As the Normandy front unraveled, Kluge desperately tried to convince Hitler to withdraw the western armies back to the Rhine and hold the line there, but Hitler refused to yield an inch of territory. On August 15, as British and American armies cut deep into the forces of Army Group West, Kluge decided after all to contemplate surrender and left his headquarters all day. But at fuehrer headquarters, an American radio transmission was intercepted asking for Kluge's whereabouts.

Hitler immediately suspected Kluge of attempting to negotiate an armistice and called it the worst day of his life. Dr. Udo Esche, Kluge's son-in-law (who provided the cyanide capsule with which the field marshal later commited suicide) told Allied interrogators that Kluge had contemplated surrender and "went to the front line but was unable to get in touch with the Allied commanders."

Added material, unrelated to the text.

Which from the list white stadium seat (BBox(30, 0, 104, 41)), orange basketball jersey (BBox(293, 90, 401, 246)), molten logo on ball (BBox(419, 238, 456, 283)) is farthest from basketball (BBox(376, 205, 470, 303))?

George Pfann, secretary to General Patton, later revealed that Patton had also vanished the same day and that the American general had tried to make contact with a German emissary who had not appeared at the appointed place. Montgomery's Chief of Intelligence also confirmed that Kluge was reported missing and that he warned his general that they might receive a message from Kluge at any moment. (ibid.).

When asked by fuehrer headquarters about his being out of touch for an entire day, Kluge replied that his radio car had been damaged by enemy fire. A suspicious and livid Hitler rebuffed Kluge's story and sacked him immediately, replacing him with a fanatical Nazi - Field Marshal Walter Model. Kluge then decided to return to Germany. While driving through Valmy he committed suicide, certain that he had somehow been implicated in the July 20th plot.